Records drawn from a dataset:
- - - - -

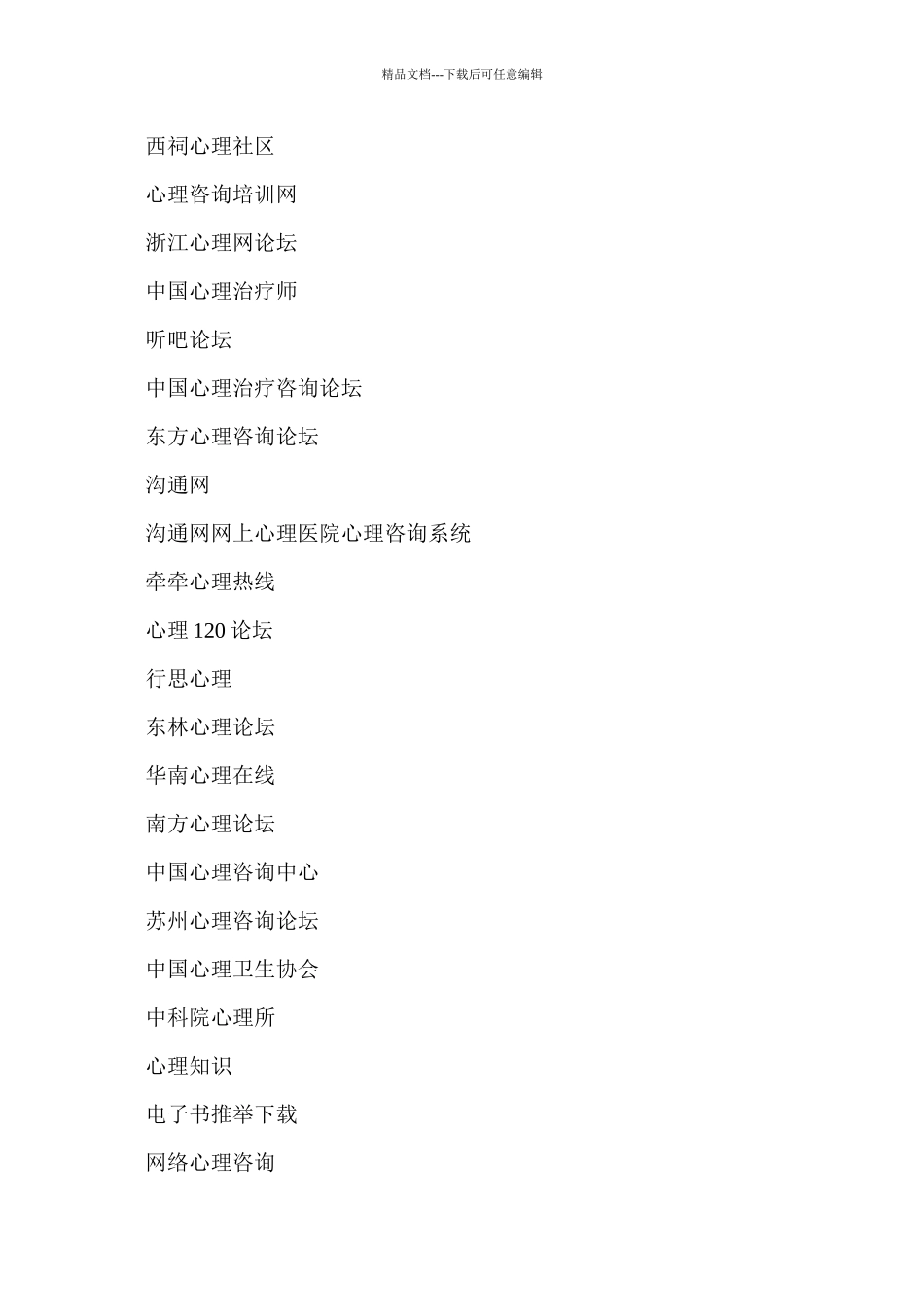 精品文档---下载后可任意编辑

西祠心理社区

心理咨询培训网

浙江心理网论坛

中国心理治疗师

听吧论坛

中国心理治疗咨询论坛

东方心理咨询论坛

沟通网

沟通网网上心理医院心理咨询系统

牵牵心理热线

心理 120 论坛

行思心理

东林心理论坛

华南心理在线

南方心理论坛

中国心理咨询中心

苏州心理咨询论坛

中国心理卫生协会

中科院心理所

心理知识

电子书推举下载

网络心理咨询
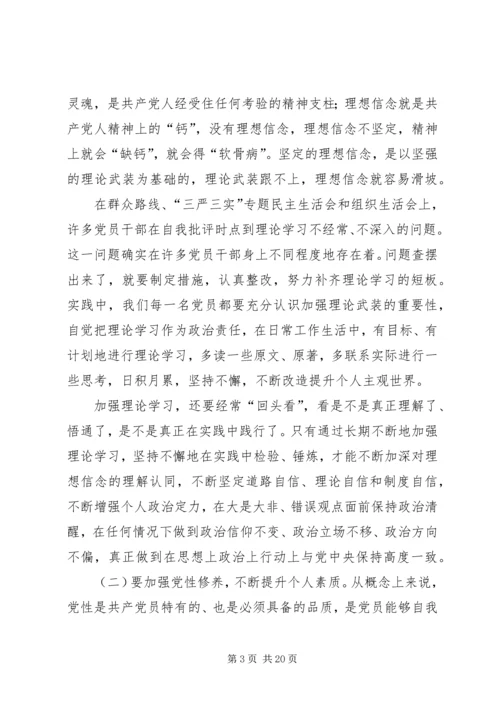 灵魂，是共产党人经受住任何考验的精神支柱；理想信念就是共产党人精神上的“钙”，没有理想信念，理想信念不坚定，精神上就会“缺钙”，就会得“软骨病”。坚定的理想信念，是以坚强的理论武装为基础的，理论武装跟不上，理想信念就容易滑坡。

在群众路线、“三严三实”专题民主生活会和组织生活会上，许多党员干部在自我批评时点到理论学习不经常、不深入的问题。这一问题确实在许多党员干部身上不同程度地存在着。问题查摆出来了，就要制定措施，认真整改，努力补齐理论学习的短板。实践中，我们每一名党员都要充分认识加强理论武装的重要性，自觉把理论学习作为政治责任，在日常工作生活中，有目标、有计划地进行理论学习，多读一些原文、原著，多联系实际进行一些思考，日积月累，坚持不懈，不断改造提升个人主观世界。

加强理论学习，还要经常“回头看”，看是不是真正理解了、悟通了，是不是真正在实践中践行了。只有通过长期不断地加强理论学习，坚持不懈地在实践中检验、锤炼，才能不断加深对理想信念的理解认同，不断坚定道路自信、理论自信和制度自信，不断增强个人政治定力，在大是大非、错误观点面前保持政治清醒，在任何情况下做到政治信仰不变、政治立场不移、政治方向不偏，真正做到在思想上政治上行动上与党中央保持高度一致。

（二）要加强党性修养，不断提升个人素质。从概念上来说，党性是共产党员特有的、也是必须具备的品质，是党员能够自我

第 3 页 共 20 页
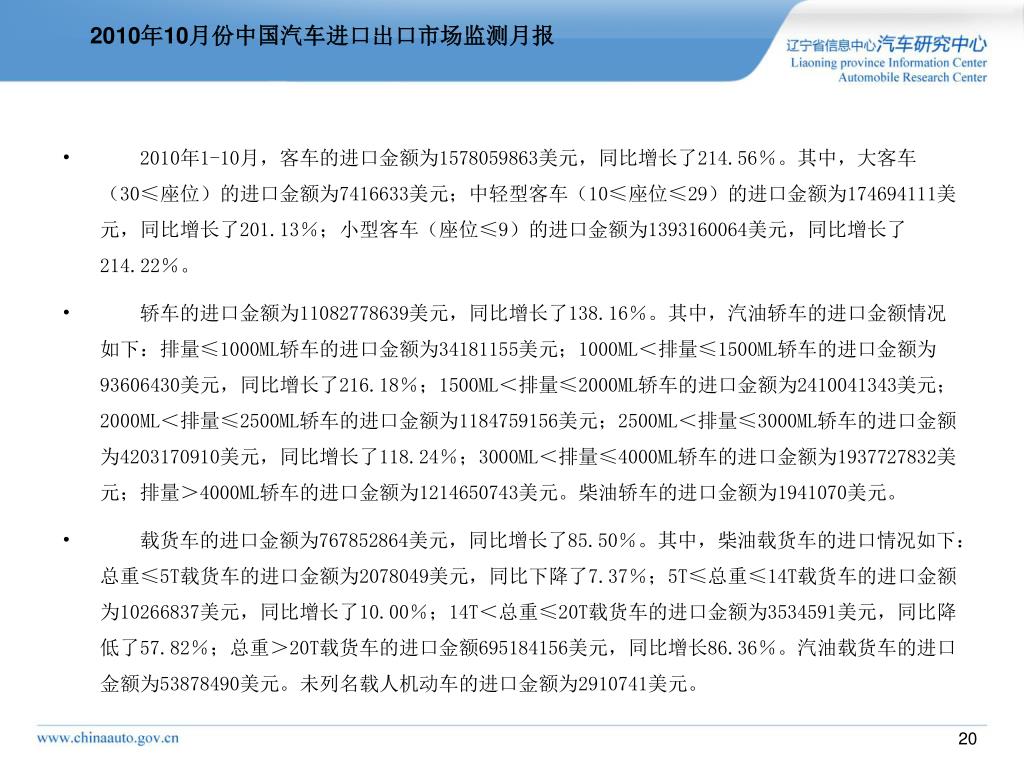 2010年10月份中国汽车进口出口市场监测月报

辽宁省信息中心汽车研究中心
Liaoning province Information Center
Automobile Research Center

• 2010年1-10月，客车的进口金额为1578059863美元，同比增长了214.56%。其中，大客车（30≤座位）的进口金额为7416633美元；中轻型客车（10≤座位≤29）的进口金额为174694111美元，同比增长了201.13%；小型客车（座位≤9）的进口金额为1393160064美元，同比增长了214.22%。

• 轿车的进口金额为11082778639美元，同比增长了138.16%。其中，汽油轿车的进口金额情况如下：排量≤1000ML轿车的进口金额为34181155美元；1000ML＜排量≤1500ML轿车的进口金额为93606430美元，同比增长了216.18%；1500ML＜排量≤2000ML轿车的进口金额为2410041343美元；2000ML＜排量≤2500ML轿车的进口金额为1184759156美元；2500ML＜排量≤3000ML轿车的进口金额为4203170910美元，同比增长了118.24%；3000ML＜排量≤4000ML轿车的进口金额为1937727832美元；排量＞4000ML轿车的进口金额为1214650743美元。柴油轿车的进口金额为1941070美元。

• 载货车的进口金额为767852864美元，同比增长了85.50%。其中，柴油载货车的进口情况如下：总重≤5T载货车的进口金额为2078049美元，同比下降了7.37%；5T≤总重≤14T载货车的进口金额为10266837美元，同比增长了10.00%；14T＜总重≤20T载货车的进口金额为3534591美元，同比降低了57.82%；总重＞20T载货车的进口金额695184156美元，同比增长86.36%。汽油载货车的进口金额为53878490美元。未列名载人机动车的进口金额为2910741美元。

www.chinaauto.gov.cn

20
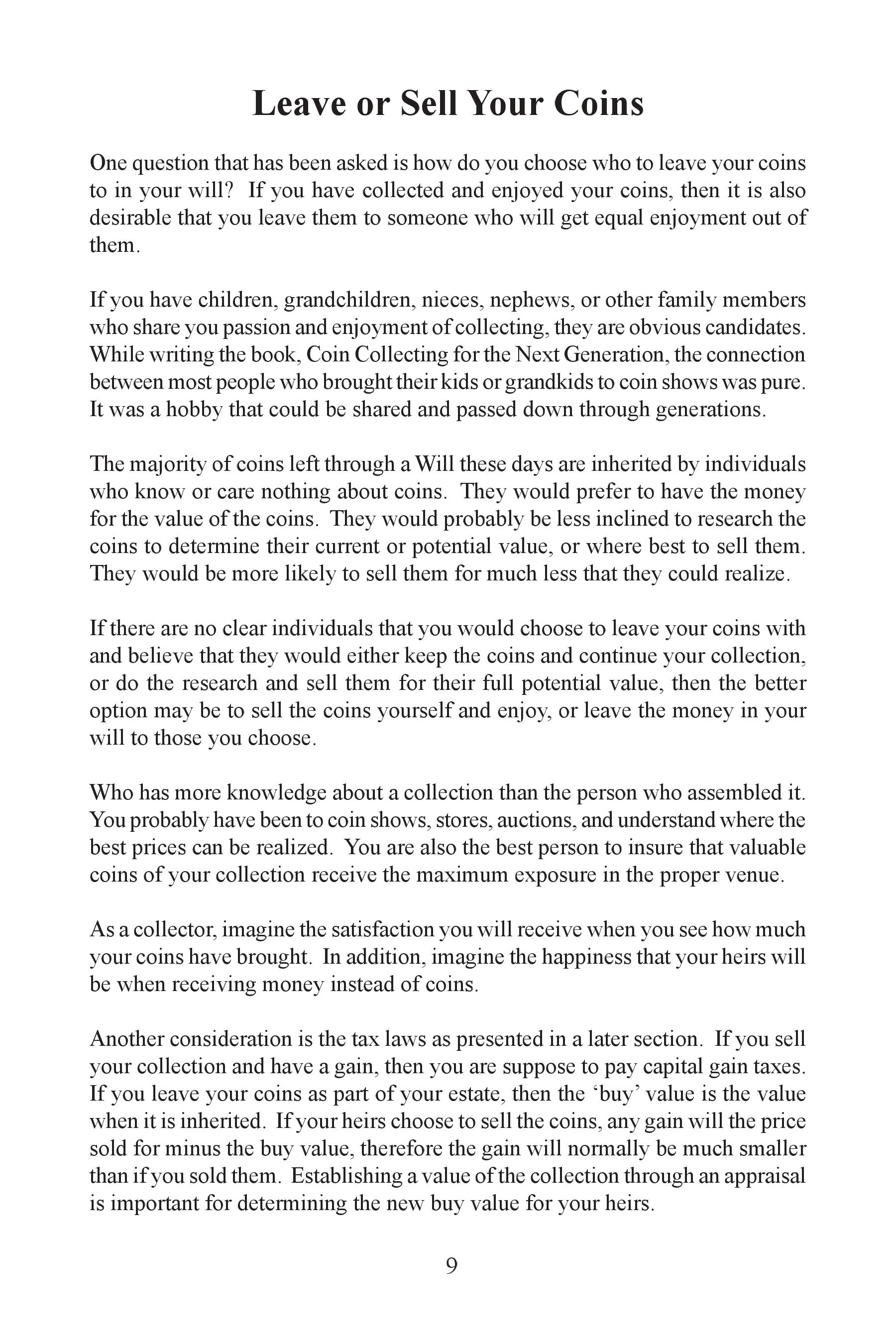 Leave or Sell Your Coins

One question that has been asked is how do you choose who to leave your coins to in your will? If you have collected and enjoyed your coins, then it is also desirable that you leave them to someone who will get equal enjoyment out of them.

If you have children, grandchildren, nieces, nephews, or other family members who share you passion and enjoyment of collecting, they are obvious candidates. While writing the book, Coin Collecting for the Next Generation, the connection between most people who brought their kids or grandkids to coin shows was pure. It was a hobby that could be shared and passed down through generations.

The majority of coins left through a Will these days are inherited by individuals who know or care nothing about coins. They would prefer to have the money for the value of the coins. They would probably be less inclined to research the coins to determine their current or potential value, or where best to sell them. They would be more likely to sell them for much less that they could realize.

If there are no clear individuals that you would choose to leave your coins with and believe that they would either keep the coins and continue your collection, or do the research and sell them for their full potential value, then the better option may be to sell the coins yourself and enjoy, or leave the money in your will to those you choose.

Who has more knowledge about a collection than the person who assembled it. You probably have been to coin shows, stores, auctions, and understand where the best prices can be realized. You are also the best person to insure that valuable coins of your collection receive the maximum exposure in the proper venue.

As a collector, imagine the satisfaction you will receive when you see how much your coins have brought. In addition, imagine the happiness that your heirs will be when receiving money instead of coins.

Another consideration is the tax laws as presented in a later section. If you sell your collection and have a gain, then you are suppose to pay capital gain taxes. If you leave your coins as part of your estate, then the ‘buy’ value is the value when it is inherited. If your heirs choose to sell the coins, any gain will the price sold for minus the buy value, therefore the gain will normally be much smaller than if you sold them. Establishing a value of the collection through an appraisal is important for determining the new buy value for your heirs.

9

- - - - -

- [Task]: Find and copy each line above that includes the string "Center".

- [Reply]:
Liaoning province Information Center
Automobile Research Center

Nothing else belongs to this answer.